■ What to produce
For the entries below, repeat exactly each line starting with the one that contains "The absolute relative error decreases" and going on through the one that contains "Answer (YES/NO): NO", and no others.
Entries shown: Begin
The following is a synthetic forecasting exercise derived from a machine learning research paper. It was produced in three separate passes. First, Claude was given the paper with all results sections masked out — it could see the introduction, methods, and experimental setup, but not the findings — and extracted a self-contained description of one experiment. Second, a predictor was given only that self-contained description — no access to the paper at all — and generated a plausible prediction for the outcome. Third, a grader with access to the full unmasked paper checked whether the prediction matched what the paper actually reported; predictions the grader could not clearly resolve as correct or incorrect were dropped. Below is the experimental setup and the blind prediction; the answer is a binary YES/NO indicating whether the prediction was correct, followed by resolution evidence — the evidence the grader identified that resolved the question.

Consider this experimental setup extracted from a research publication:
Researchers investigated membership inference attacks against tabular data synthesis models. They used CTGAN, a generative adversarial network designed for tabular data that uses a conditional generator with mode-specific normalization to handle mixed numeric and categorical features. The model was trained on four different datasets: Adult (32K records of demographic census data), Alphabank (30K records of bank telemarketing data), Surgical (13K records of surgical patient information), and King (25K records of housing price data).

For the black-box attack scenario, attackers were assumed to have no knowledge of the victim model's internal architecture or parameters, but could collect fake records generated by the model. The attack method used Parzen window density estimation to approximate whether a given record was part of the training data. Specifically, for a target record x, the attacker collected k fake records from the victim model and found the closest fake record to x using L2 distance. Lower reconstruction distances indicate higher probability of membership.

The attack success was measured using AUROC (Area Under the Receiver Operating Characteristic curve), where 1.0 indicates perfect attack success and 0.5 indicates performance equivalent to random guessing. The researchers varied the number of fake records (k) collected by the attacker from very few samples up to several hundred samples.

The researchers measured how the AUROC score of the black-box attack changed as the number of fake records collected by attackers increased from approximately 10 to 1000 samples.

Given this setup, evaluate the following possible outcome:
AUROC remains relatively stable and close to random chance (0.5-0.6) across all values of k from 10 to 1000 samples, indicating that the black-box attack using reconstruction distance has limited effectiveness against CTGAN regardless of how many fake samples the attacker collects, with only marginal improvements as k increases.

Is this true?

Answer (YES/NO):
Entries shown: End
Entries shown: Begin
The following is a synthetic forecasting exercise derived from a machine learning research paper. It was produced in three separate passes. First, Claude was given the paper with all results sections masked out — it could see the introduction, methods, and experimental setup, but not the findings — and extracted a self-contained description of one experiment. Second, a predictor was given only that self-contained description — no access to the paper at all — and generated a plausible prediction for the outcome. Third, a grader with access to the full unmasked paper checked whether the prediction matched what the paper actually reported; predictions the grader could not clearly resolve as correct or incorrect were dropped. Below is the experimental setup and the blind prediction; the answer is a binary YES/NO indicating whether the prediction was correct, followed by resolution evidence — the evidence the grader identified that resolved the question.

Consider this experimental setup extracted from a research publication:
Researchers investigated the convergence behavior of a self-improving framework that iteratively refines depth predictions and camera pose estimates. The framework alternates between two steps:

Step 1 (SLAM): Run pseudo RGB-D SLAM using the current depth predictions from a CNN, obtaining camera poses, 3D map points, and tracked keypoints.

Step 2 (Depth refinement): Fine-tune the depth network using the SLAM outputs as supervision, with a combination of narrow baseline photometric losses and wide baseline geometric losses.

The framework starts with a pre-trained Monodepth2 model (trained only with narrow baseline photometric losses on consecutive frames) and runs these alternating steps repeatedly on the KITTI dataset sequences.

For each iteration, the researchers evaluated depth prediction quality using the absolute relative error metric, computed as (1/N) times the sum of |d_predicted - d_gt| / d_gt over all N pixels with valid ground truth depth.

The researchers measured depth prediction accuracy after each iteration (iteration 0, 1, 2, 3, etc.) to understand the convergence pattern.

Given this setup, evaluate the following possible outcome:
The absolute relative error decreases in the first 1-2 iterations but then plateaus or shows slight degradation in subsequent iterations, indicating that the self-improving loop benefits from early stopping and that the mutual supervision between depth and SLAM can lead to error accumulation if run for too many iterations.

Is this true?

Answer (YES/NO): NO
Entries shown: End
■ Response below
The absolute relative error decreases in the first 1-2 iterations but then plateaus or shows slight degradation in subsequent iterations, indicating that the self-improving loop benefits from early stopping and that the mutual supervision between depth and SLAM can lead to error accumulation if run for too many iterations.

Is this true?

Answer (YES/NO): NO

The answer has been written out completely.